- Đông Triều Heroes Monument
- Emblem
- Interactive map of Đông Triều
- Coordinates: 21°04′50″N 106°30′57″E﻿ / ﻿21.080523286249583°N 106.5157926772742°E
- Country: Vietnam
- City: Quảng Ninh
- Region: Red River Delta
- Established: 16 June 2025

Area
- • Total: 40.42 km^{2} (15.61 sq mi)

Population (2025)
- • Total: 43,712
- • Density: 1,081/km^{2} (2,800/sq mi)

= Đông Triều =

Đông Triều is a ward of Quảng Ninh, Vietnam. The ward inherited its name from the former Đông Triều City in Quảng Ninh Province.

==History==

The area of present-day Đông Triều Ward formerly belonged to Đông Triều City, formerly Quảng Ninh Province.

The Đông Triều area is considered the first settlement of the Trần clan. It was later granted by King Trần Thái Tông to his elder brother Trần Liễu as a ấp thang mộc.

On 11 March 2015, Đông Triều Ward was established on the basis of the entire area and population of Đông Triều Township. Đông Triều Ward had a natural area of 76.51 hectares and a population of 5,186.

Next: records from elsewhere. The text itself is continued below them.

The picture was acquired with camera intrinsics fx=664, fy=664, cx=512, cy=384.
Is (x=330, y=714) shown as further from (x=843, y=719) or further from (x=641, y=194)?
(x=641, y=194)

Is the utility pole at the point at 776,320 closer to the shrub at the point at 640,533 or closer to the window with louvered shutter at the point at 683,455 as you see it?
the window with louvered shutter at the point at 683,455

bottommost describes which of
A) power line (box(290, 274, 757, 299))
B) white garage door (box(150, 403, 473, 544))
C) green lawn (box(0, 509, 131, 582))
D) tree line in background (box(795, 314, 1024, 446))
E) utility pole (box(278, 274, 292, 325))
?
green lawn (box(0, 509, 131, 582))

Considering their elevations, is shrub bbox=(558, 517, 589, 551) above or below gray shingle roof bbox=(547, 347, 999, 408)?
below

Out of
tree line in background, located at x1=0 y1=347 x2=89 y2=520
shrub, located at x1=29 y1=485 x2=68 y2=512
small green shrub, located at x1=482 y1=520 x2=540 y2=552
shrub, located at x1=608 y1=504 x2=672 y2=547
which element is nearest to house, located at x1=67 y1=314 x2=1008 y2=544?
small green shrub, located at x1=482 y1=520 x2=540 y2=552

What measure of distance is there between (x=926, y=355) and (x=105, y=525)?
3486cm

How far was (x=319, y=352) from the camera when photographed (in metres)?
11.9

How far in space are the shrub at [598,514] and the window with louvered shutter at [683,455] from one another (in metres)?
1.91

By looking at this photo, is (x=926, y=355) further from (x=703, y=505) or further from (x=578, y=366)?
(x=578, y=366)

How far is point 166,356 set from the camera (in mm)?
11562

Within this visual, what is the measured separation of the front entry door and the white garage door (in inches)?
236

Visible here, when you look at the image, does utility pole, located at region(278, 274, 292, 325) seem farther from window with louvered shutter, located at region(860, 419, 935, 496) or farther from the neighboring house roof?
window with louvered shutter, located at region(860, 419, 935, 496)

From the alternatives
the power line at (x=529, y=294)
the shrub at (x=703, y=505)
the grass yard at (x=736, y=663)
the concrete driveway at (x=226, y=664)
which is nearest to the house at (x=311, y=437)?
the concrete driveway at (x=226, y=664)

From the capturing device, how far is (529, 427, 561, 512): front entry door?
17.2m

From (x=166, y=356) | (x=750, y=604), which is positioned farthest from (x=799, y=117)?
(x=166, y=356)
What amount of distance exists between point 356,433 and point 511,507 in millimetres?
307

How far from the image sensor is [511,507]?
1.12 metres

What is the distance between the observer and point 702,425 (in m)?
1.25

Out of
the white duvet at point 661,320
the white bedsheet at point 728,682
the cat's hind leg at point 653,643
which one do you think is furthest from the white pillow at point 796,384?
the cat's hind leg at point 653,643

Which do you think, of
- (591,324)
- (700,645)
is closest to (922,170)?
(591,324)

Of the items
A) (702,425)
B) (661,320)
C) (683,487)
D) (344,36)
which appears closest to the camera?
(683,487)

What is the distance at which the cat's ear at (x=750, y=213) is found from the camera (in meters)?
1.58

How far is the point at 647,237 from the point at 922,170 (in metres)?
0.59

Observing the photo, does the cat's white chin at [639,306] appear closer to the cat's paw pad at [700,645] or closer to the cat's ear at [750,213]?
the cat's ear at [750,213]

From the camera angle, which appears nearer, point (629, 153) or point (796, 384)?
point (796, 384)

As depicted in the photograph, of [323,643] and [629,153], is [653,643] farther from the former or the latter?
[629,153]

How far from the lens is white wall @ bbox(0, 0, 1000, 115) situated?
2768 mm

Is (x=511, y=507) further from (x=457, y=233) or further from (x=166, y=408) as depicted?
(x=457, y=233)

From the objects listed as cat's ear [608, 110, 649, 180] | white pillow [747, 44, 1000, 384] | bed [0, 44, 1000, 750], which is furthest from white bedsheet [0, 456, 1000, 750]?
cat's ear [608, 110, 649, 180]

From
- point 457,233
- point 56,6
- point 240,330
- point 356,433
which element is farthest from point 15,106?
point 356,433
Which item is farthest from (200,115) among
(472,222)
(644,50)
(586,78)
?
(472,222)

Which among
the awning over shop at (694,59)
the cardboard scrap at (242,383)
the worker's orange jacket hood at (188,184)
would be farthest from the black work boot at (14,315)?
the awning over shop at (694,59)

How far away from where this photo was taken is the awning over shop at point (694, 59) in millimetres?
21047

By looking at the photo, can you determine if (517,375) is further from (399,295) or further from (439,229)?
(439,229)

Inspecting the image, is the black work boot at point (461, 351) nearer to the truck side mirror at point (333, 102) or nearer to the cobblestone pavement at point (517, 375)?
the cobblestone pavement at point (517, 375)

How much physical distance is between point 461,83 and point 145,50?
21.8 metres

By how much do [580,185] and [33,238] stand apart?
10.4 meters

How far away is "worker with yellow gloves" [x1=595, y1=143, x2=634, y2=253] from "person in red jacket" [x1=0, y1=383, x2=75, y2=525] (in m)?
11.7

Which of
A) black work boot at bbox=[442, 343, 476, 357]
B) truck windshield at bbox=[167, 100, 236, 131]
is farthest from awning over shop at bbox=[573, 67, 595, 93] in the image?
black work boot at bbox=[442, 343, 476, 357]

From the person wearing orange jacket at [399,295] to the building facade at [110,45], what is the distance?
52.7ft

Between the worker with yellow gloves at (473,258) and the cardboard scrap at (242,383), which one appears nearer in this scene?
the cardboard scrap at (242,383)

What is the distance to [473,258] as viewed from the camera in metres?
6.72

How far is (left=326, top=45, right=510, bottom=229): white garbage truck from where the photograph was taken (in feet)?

On 28 September 2024, the Standing Committee of the National Assembly of Vietnam adopted Resolution No. 1199/NQ-UBTVQH15 on the reorganization of district-level and commune-level administrative units in Quảng Ninh Province for the 2023–2025 period. Accordingly, the entirety of Đông Triều Ward was merged into Đức Chính Ward. The former Đông Triều Ward was dissolved.

On 16 June 2025:

- The National Assembly adopted Resolution No. 203/2025/QH15 amending and supplementing several articles of the Constitution of the Socialist Republic of Vietnam. The resolution took effect on 16 June 2025. Under the resolution, district-level administrative units throughout Vietnam ceased to operate from 1 July 2025.
- The Standing Committee of the National Assembly of Vietnam adopted Resolution No. 1679/NQ-UBTVQH15 on the reorganization of commune-level administrative units in Quảng Ninh Province in 2025. The resolution took effect on 16 June 2025. Accordingly, the entire area and population of Thủy An, Hưng Đạo, and Hồng Phong wards, Nguyễn Huệ Commune, and part of Đức Chính Ward were merged to form a new ward named Đông Triều.

On 24 August 2026, the National Assembly adopted Resolution No. 36/2026/QH16 establishing Quảng Ninh City on the basis of the entire natural area and population of Quảng Ninh Province. The resolution took effect on 1 September 2026. Since then, Đông Triều Ward has been part of Quảng Ninh City.